- Prompt
What is needed is an exact retyping of the records below, from the first line through the line that contains "Researchers trained a".

== Given records

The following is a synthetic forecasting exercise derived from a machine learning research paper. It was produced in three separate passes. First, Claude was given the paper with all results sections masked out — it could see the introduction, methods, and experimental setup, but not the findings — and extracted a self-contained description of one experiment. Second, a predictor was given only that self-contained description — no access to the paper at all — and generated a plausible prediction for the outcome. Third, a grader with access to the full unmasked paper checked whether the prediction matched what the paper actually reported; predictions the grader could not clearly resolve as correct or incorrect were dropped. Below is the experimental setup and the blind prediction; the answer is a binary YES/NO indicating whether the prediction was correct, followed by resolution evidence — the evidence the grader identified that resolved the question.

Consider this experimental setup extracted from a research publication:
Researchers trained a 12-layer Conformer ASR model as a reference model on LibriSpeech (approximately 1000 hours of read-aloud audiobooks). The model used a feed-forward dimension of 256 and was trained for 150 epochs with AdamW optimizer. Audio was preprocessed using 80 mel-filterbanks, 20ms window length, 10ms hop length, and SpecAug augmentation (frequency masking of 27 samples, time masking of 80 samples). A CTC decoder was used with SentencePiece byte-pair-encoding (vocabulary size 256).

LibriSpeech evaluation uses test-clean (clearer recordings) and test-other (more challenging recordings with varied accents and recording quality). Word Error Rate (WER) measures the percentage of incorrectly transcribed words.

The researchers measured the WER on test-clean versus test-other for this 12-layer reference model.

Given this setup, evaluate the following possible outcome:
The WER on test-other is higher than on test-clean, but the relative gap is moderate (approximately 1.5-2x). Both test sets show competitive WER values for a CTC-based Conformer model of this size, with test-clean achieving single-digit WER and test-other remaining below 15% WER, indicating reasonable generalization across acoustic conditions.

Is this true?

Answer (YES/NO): NO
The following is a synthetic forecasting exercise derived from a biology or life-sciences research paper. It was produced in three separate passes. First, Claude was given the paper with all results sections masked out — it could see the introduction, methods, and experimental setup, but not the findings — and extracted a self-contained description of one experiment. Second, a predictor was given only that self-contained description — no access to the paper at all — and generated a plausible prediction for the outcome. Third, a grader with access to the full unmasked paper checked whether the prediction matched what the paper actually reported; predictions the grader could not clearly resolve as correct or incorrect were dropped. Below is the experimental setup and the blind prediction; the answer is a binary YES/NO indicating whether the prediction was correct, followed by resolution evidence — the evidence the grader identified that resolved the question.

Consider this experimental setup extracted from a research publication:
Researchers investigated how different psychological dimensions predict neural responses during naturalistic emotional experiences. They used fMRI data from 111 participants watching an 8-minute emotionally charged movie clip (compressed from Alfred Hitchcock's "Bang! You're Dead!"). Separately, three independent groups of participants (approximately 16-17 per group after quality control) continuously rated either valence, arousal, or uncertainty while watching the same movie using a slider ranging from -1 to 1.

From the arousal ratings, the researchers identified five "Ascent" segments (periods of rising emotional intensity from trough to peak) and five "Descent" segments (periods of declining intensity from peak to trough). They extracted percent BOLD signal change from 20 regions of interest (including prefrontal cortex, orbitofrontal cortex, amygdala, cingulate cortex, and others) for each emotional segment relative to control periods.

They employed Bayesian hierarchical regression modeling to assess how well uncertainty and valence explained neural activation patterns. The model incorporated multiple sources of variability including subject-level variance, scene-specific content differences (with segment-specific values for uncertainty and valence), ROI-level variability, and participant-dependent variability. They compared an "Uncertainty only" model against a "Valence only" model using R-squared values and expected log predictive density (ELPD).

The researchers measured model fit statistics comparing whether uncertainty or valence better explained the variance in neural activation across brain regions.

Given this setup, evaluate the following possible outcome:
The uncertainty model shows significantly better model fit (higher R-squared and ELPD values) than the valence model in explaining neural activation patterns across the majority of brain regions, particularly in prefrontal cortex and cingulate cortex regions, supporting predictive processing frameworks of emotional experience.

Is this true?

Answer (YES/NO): NO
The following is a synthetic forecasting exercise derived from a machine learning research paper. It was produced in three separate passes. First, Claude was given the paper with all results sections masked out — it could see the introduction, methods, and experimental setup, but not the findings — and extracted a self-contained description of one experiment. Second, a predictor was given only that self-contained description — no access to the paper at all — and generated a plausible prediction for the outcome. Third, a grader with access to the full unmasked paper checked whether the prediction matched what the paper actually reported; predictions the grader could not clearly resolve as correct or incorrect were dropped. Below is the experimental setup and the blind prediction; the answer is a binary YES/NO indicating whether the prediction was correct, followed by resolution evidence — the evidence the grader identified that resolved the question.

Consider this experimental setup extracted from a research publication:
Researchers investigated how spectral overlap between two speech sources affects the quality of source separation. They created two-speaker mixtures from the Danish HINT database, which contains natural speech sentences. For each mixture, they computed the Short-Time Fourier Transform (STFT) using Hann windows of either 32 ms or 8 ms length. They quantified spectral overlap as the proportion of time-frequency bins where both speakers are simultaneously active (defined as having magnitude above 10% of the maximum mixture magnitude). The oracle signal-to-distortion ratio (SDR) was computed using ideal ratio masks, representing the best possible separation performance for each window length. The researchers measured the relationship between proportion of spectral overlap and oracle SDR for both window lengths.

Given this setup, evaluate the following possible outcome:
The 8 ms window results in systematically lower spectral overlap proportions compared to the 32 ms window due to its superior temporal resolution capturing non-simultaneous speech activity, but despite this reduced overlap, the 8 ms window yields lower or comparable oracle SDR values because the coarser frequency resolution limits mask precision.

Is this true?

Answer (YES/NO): NO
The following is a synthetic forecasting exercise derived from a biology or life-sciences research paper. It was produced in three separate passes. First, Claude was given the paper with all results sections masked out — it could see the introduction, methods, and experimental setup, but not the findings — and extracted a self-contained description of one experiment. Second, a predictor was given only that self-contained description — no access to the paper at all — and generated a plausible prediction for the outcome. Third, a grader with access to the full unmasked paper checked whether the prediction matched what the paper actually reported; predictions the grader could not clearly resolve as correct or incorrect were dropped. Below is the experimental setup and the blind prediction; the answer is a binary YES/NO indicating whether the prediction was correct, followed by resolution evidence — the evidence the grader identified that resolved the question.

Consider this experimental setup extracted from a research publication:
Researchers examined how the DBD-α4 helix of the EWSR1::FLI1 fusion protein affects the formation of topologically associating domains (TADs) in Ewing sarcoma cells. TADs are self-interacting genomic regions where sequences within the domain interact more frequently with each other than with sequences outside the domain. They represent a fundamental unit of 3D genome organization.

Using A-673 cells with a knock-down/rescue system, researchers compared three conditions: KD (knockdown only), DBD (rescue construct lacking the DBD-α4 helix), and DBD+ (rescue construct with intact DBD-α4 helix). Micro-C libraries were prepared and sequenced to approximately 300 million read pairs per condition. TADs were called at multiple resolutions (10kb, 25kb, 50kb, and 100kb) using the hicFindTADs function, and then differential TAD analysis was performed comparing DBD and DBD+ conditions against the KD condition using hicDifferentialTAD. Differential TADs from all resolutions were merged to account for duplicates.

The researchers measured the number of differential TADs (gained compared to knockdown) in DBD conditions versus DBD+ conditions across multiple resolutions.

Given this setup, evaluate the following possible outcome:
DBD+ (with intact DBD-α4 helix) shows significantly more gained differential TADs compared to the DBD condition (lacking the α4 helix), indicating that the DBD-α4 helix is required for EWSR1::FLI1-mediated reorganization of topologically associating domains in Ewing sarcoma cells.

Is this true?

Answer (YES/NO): YES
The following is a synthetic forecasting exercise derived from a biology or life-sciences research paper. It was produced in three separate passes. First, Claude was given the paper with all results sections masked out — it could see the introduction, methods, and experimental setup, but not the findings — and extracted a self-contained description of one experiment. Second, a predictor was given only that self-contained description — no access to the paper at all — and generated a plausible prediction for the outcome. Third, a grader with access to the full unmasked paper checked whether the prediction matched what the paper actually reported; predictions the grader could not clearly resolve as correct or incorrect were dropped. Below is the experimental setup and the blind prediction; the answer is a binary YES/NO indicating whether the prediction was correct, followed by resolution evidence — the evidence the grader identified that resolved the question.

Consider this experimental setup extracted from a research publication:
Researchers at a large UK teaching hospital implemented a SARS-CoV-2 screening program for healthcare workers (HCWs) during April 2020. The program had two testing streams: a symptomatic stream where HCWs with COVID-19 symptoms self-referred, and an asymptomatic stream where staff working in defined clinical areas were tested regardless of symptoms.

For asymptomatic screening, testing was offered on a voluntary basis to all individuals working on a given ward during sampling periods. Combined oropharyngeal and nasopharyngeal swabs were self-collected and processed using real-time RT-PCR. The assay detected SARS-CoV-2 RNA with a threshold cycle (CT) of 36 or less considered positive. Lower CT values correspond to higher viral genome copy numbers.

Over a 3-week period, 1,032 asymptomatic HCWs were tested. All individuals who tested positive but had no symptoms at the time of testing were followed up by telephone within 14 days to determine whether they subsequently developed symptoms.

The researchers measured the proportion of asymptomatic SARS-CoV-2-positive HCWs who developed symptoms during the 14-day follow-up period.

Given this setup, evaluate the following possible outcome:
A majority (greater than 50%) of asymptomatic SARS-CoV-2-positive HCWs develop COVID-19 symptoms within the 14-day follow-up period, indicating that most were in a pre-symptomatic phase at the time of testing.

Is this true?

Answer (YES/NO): NO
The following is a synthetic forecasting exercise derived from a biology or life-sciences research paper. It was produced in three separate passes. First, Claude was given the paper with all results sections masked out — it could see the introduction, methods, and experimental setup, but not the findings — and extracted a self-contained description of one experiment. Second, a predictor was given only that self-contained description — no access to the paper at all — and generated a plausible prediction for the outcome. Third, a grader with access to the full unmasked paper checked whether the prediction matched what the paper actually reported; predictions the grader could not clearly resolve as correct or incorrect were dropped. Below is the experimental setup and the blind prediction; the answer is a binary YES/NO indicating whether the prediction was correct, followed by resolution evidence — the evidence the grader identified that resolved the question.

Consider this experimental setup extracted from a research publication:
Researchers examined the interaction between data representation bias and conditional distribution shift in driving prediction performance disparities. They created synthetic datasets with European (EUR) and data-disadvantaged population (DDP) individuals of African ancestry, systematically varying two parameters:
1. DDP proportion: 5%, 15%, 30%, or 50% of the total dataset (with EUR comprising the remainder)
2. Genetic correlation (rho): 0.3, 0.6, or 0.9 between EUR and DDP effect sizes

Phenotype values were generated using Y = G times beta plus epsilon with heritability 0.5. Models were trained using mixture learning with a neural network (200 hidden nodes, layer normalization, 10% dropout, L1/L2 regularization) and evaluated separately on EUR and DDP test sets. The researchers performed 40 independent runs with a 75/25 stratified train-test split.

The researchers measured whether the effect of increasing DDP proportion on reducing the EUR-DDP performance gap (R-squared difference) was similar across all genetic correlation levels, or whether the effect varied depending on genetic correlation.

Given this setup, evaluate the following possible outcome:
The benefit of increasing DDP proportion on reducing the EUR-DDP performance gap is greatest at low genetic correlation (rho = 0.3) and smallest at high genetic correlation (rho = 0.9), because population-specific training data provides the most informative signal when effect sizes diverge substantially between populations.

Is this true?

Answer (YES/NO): YES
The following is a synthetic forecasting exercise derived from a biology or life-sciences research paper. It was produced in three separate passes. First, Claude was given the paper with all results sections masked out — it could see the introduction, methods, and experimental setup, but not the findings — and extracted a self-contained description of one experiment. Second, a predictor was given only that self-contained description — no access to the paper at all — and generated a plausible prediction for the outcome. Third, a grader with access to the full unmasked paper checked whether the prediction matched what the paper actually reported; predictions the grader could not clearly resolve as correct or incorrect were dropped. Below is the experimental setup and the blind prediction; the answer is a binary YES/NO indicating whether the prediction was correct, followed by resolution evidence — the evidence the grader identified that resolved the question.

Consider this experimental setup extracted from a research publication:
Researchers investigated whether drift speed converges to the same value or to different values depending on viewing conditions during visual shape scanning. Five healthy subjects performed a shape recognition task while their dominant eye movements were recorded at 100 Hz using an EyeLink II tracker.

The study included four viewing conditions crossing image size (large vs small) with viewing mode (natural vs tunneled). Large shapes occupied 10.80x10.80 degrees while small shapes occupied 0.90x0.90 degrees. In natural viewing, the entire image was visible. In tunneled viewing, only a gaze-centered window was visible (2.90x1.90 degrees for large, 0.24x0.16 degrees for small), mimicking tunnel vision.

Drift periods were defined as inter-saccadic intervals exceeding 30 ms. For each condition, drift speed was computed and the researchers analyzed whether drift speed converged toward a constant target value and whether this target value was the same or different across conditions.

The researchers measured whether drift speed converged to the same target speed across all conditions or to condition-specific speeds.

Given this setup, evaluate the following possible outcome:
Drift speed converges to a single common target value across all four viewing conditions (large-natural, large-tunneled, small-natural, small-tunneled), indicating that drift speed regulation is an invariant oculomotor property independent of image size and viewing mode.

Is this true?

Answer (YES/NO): NO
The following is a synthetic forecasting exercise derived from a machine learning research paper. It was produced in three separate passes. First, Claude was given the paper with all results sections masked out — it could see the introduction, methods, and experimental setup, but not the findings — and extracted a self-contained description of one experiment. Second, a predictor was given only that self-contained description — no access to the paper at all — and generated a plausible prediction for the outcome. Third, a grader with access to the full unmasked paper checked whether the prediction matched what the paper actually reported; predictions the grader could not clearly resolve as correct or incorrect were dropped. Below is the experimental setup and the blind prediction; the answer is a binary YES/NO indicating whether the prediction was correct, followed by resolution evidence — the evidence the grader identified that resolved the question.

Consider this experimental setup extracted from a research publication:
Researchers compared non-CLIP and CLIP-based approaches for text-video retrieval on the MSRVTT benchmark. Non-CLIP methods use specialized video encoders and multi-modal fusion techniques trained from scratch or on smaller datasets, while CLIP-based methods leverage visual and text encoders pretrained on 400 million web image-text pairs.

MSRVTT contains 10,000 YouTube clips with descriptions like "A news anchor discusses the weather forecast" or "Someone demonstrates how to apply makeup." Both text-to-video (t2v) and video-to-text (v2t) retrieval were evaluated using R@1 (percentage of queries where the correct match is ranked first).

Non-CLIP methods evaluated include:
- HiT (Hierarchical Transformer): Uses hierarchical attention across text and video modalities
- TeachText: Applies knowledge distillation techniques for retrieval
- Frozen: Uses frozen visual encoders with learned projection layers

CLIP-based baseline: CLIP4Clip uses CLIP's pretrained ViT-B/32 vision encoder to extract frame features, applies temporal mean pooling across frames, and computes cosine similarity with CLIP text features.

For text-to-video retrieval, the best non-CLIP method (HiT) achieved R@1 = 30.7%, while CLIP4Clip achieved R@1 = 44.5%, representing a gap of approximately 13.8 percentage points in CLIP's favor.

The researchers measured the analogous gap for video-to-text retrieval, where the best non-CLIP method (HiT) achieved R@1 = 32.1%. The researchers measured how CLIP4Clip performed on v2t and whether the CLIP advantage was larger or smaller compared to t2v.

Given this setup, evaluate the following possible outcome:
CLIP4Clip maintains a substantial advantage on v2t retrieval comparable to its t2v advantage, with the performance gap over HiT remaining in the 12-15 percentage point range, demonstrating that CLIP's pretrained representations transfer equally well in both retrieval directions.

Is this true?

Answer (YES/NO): NO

====

- Solution to the exercise
The following is a synthetic forecasting exercise derived from a machine learning research paper. It was produced in three separate passes. First, Claude was given the paper with all results sections masked out — it could see the introduction, methods, and experimental setup, but not the findings — and extracted a self-contained description of one experiment. Second, a predictor was given only that self-contained description — no access to the paper at all — and generated a plausible prediction for the outcome. Third, a grader with access to the full unmasked paper checked whether the prediction matched what the paper actually reported; predictions the grader could not clearly resolve as correct or incorrect were dropped. Below is the experimental setup and the blind prediction; the answer is a binary YES/NO indicating whether the prediction was correct, followed by resolution evidence — the evidence the grader identified that resolved the question.

Consider this experimental setup extracted from a research publication:
Researchers trained a 12-layer Conformer ASR model as a reference model on LibriSpeech (approximately 1000 hours of read-aloud audiobooks). The model used a feed-forward dimension of 256 and was trained for 150 epochs with AdamW optimizer. Audio was preprocessed using 80 mel-filterbanks, 20ms window length, 10ms hop length, and SpecAug augmentation (frequency masking of 27 samples, time masking of 80 samples). A CTC decoder was used with SentencePiece byte-pair-encoding (vocabulary size 256).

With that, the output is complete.